The past is just a story we tell ourselves.

(after some googling, I’ve discovered that Chuck Palahniuk, among others have served up some variation of this insight for years).

Like all things, there’s great variation here. Some people are better than others at not being pre-occupied by their past and letting their today and tomorrow become derailed by it. I am not one of the better people. Anyway, I loved this line because it distilled the truth that the past isn’t merely a set of facts or past events that is black and white. We imbue the past with the weight of story. Like a wound in our mouth, we then incessantly tongue that story  – feeling its texture, its shape, its pain, wondering if it’s still there…if it’s still the same. We don’t realize it’s a story. We accept the past as fact — it already happened…it had implications…of course it is what it was — when the past is actually a concoction of fact and emotion. The past is merely facts, like you and I are merely atoms and molecules.

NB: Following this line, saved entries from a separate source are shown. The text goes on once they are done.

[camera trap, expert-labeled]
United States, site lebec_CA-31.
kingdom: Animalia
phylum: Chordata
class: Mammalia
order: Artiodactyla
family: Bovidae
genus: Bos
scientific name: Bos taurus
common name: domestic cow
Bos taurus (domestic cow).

It felt so welcoming. To hear the line, was to ease into a warm, freeing embrace. I walked out of the theater mesmerized by it.

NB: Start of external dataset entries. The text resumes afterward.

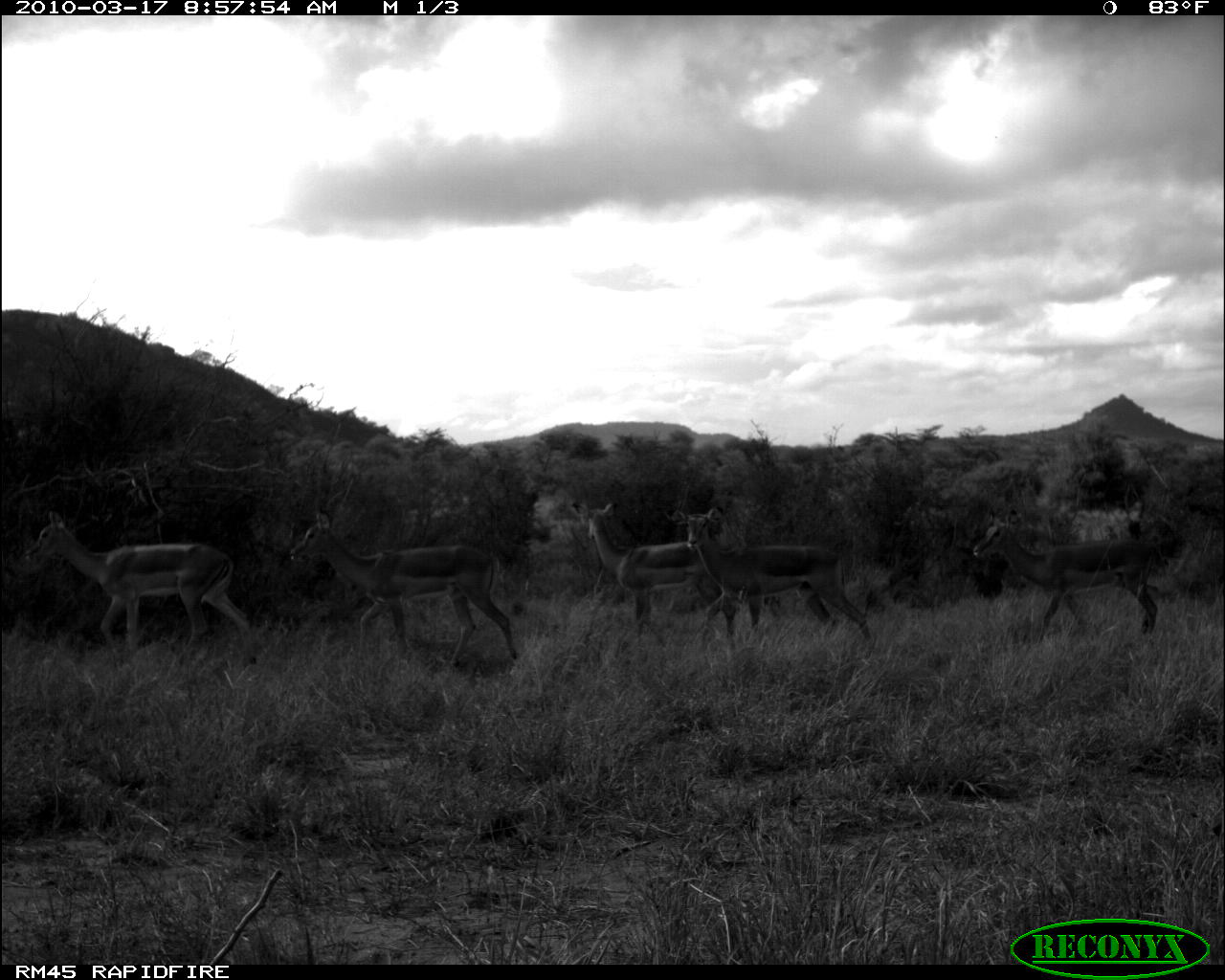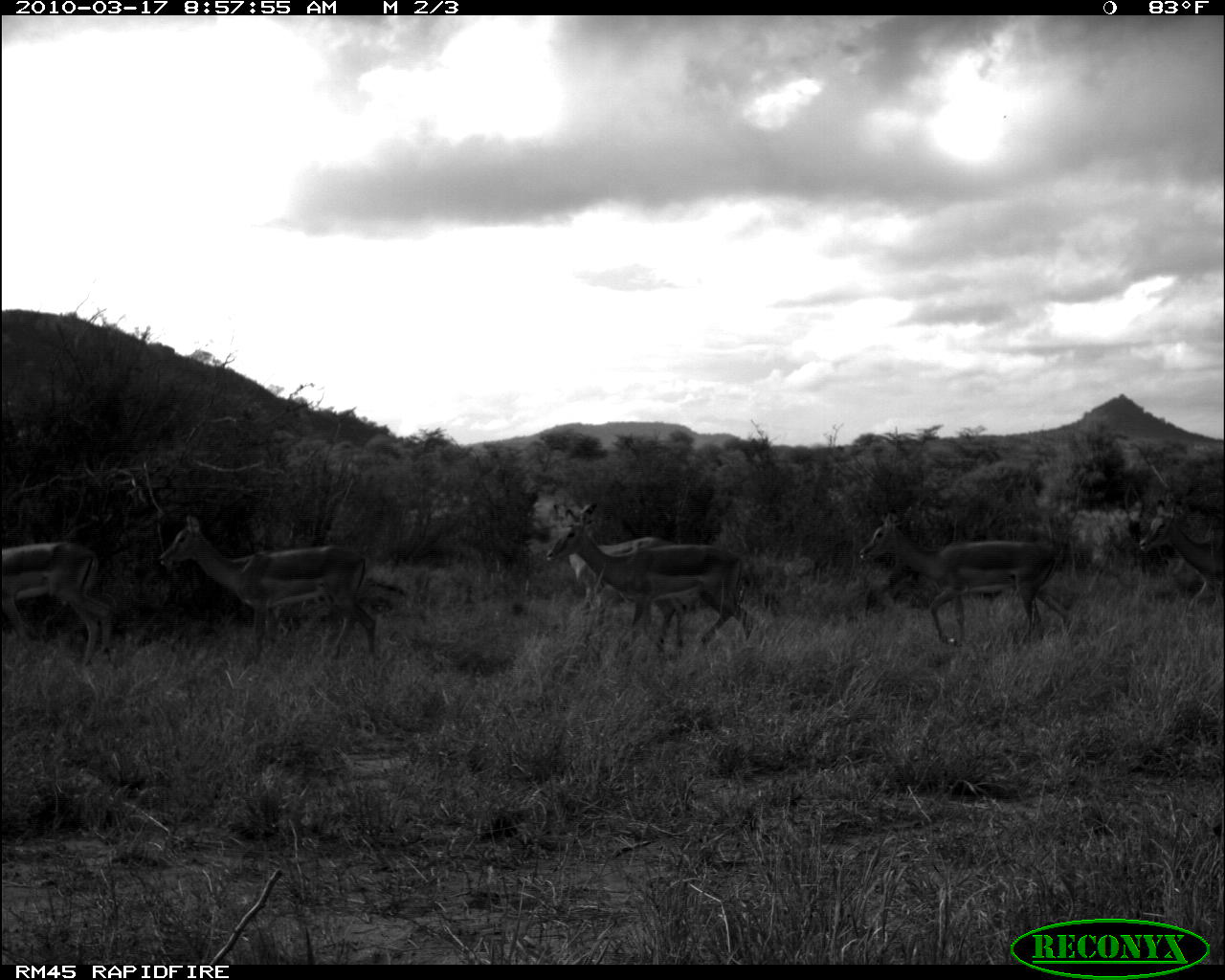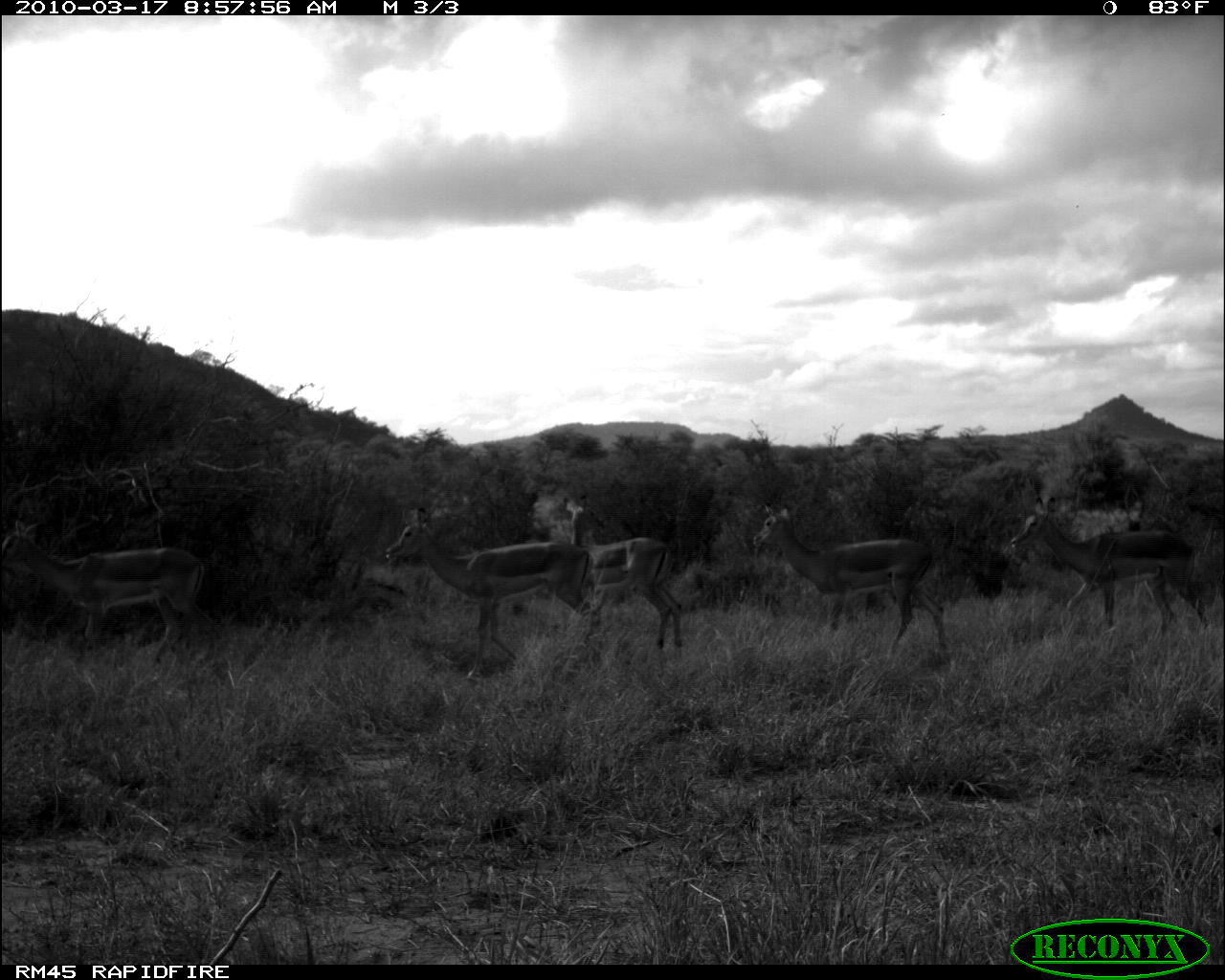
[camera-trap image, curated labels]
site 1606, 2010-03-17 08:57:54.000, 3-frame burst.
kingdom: Animalia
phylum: Chordata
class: Mammalia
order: Artiodactyla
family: Bovidae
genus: Aepyceros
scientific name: Aepyceros melampus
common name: impala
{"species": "Aepyceros melampus (impala)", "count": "5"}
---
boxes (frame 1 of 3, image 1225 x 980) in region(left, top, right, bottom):
aepyceros melampus: region(23, 510, 257, 662); region(290, 513, 516, 662); region(570, 501, 780, 639); region(670, 507, 870, 645); region(974, 510, 1159, 638)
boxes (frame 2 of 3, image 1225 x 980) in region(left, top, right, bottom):
aepyceros melampus: region(158, 515, 376, 660); region(860, 508, 1070, 644); region(548, 503, 754, 638); region(553, 510, 685, 651); region(0, 544, 110, 657); region(1140, 498, 1225, 611)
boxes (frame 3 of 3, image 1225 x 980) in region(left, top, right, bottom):
aepyceros melampus: region(386, 506, 601, 676); region(0, 520, 219, 662); region(752, 505, 944, 653); region(1008, 497, 1209, 629); region(554, 497, 685, 647)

I’m looking forward to more people seeing it so I can discuss.

2 Responses

  1. That line also stuck with me. As well as “I think anyone who falls in love is a freak. I think its a form or socially acceptable insanity.” Its Amy Adams character that eventually truly demonstrates putting the past behind you and moving on as she appears to be the most emotionally stable.

    Each of the characters had such varying levels of emotion and different ways of manifesting their emotions into their physical lives. For Samantha, she goes way way beyond the (desire for) physical and evolves into something that the physical could never understand or even achieve (accept for maybe Amy Adams husband who turns to Buddhism. He may get closer than most). What a movie! I am watching it for the second time right now as I woke up thinking about all of the social, emotional and taboo barriers this move plays through.

    The first time I watched it was with my mom and wife. My mom hated it and and laughed at it. My wife thought it was a sci-fi romance movie. That’s why I am watching it again, alone. :O)

    Thank god for mainstream movies that go to places like this.